Exercise details: The job is to output each record again, character for character.

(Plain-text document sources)
☆ ☆ ☆
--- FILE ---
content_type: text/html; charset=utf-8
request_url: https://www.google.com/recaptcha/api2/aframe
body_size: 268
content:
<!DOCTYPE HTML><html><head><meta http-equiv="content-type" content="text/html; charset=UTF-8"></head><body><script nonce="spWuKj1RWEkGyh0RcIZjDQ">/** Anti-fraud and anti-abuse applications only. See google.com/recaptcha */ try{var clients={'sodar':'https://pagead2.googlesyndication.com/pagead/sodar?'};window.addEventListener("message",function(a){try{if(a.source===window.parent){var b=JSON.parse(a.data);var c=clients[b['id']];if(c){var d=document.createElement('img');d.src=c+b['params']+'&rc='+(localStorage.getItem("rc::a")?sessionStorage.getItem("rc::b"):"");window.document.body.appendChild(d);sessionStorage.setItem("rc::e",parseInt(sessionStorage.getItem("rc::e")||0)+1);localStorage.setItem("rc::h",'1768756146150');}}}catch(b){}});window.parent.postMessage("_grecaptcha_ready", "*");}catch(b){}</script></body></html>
☆ ☆ ☆
Output of the task:
--- FILE ---
content_type: text/html; charset=utf-8
request_url: https://www.google.com/recaptcha/api2/aframe
body_size: 268
content:
<!DOCTYPE HTML><html><head><meta http-equiv="content-type" content="text/html; charset=UTF-8"></head><body><script nonce="spWuKj1RWEkGyh0RcIZjDQ">/** Anti-fraud and anti-abuse applications only. See google.com/recaptcha */ try{var clients={'sodar':'https://pagead2.googlesyndication.com/pagead/sodar?'};window.addEventListener("message",function(a){try{if(a.source===window.parent){var b=JSON.parse(a.data);var c=clients[b['id']];if(c){var d=document.createElement('img');d.src=c+b['params']+'&rc='+(localStorage.getItem("rc::a")?sessionStorage.getItem("rc::b"):"");window.document.body.appendChild(d);sessionStorage.setItem("rc::e",parseInt(sessionStorage.getItem("rc::e")||0)+1);localStorage.setItem("rc::h",'1768756146150');}}}catch(b){}});window.parent.postMessage("_grecaptcha_ready", "*");}catch(b){}</script></body></html>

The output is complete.